Quarterly Spiritual Meditations
Commonly Asked Questions on the Angels (Part 2)
In this issue of our Circular Letter we continue to answer some of the most frequent questions we are asked by email or at our retreats across the country. Click for full text of questions and answers.
23. Why do Guardian Angels sometimes allow us to be hurt in accidents, if they love us and have been assigned by God to protect us from dangers?
Pope Benedict touched on this question after he fractured his wrist in a fall while on vacation. Speaking about his injury afterward he stated, “unfortunately my own Guardian Angel did not prevent my injury, certainly following superior orders”. Then he went on to explain, “perhaps the Lord wanted to teach me more patience and humility, give me more time for prayer and meditation” (Catholic News Agency, July 29, 2009).

__Direction 1__: Transcribe the angels passage, everything from "In this issue" down to "July 29, 2009).".

Dataset records
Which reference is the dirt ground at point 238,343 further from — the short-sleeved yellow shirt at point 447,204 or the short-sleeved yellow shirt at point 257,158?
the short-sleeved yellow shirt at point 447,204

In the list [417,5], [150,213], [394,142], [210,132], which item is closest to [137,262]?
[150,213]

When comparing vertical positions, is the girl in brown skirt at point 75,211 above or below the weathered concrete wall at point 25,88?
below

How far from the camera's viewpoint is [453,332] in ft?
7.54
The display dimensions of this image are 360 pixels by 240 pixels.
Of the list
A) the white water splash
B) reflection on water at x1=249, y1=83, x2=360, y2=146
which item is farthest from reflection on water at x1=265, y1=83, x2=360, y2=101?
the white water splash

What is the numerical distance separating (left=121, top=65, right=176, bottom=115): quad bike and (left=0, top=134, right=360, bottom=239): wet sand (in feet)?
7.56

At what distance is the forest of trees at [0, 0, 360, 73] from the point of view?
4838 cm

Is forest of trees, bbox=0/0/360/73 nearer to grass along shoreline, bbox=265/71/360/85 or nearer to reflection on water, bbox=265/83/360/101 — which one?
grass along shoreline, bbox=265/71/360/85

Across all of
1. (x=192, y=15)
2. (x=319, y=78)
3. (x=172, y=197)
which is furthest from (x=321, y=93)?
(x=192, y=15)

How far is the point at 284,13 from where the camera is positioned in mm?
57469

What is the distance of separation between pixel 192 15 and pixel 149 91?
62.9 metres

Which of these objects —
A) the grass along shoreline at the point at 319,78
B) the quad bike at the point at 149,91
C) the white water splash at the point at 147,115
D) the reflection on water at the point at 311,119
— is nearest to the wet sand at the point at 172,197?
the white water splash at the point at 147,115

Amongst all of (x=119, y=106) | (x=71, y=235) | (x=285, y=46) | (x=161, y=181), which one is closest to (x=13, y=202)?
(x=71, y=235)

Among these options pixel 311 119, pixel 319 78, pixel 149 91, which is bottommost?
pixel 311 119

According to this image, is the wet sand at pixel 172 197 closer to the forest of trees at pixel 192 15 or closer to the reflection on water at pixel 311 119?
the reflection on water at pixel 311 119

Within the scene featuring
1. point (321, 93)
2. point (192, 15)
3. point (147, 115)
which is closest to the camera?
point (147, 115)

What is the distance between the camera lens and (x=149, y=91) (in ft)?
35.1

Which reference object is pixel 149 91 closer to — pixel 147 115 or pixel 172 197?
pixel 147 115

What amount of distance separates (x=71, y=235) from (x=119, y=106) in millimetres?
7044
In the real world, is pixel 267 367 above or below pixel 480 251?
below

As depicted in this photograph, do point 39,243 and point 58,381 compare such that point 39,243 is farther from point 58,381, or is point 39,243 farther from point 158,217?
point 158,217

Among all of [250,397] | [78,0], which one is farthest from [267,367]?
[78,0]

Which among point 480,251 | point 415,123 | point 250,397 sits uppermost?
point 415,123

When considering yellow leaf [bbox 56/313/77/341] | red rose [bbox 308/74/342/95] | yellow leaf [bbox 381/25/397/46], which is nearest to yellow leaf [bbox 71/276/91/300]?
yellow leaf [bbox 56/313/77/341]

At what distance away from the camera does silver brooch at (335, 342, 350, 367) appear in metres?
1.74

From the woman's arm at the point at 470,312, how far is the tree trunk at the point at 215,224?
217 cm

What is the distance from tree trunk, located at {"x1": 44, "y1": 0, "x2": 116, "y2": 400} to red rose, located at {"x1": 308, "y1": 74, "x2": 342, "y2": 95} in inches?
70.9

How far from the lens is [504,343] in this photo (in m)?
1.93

__Direction 2__: Show each line of the records that contains the word "along", matching case.

__Exercise output 1__:
In this issue of our Circular Letter we continue to answer some of the most frequent questions we are asked by email or at our retreats across the country. Click for full text of questions and answers.
23. Why do Guardian Angels sometimes allow us to be hurt in accidents, if they love us and have been assigned by God to protect us from dangers?
Pope Benedict touched on this question after he fractured his wrist in a fall while on vacation. Speaking about his injury afterward he stated, “unfortunately my own Guardian Angel did not prevent my injury, certainly following superior orders”. Then he went on to explain, “perhaps the Lord wanted to teach me more patience and humility, give me more time for prayer and meditation” (Catholic News Agency, July 29, 2009).

__Exercise output 2__:
Is forest of trees, bbox=0/0/360/73 nearer to grass along shoreline, bbox=265/71/360/85 or nearer to reflection on water, bbox=265/83/360/101 — which one?
grass along shoreline, bbox=265/71/360/85
A) the grass along shoreline at the point at 319,78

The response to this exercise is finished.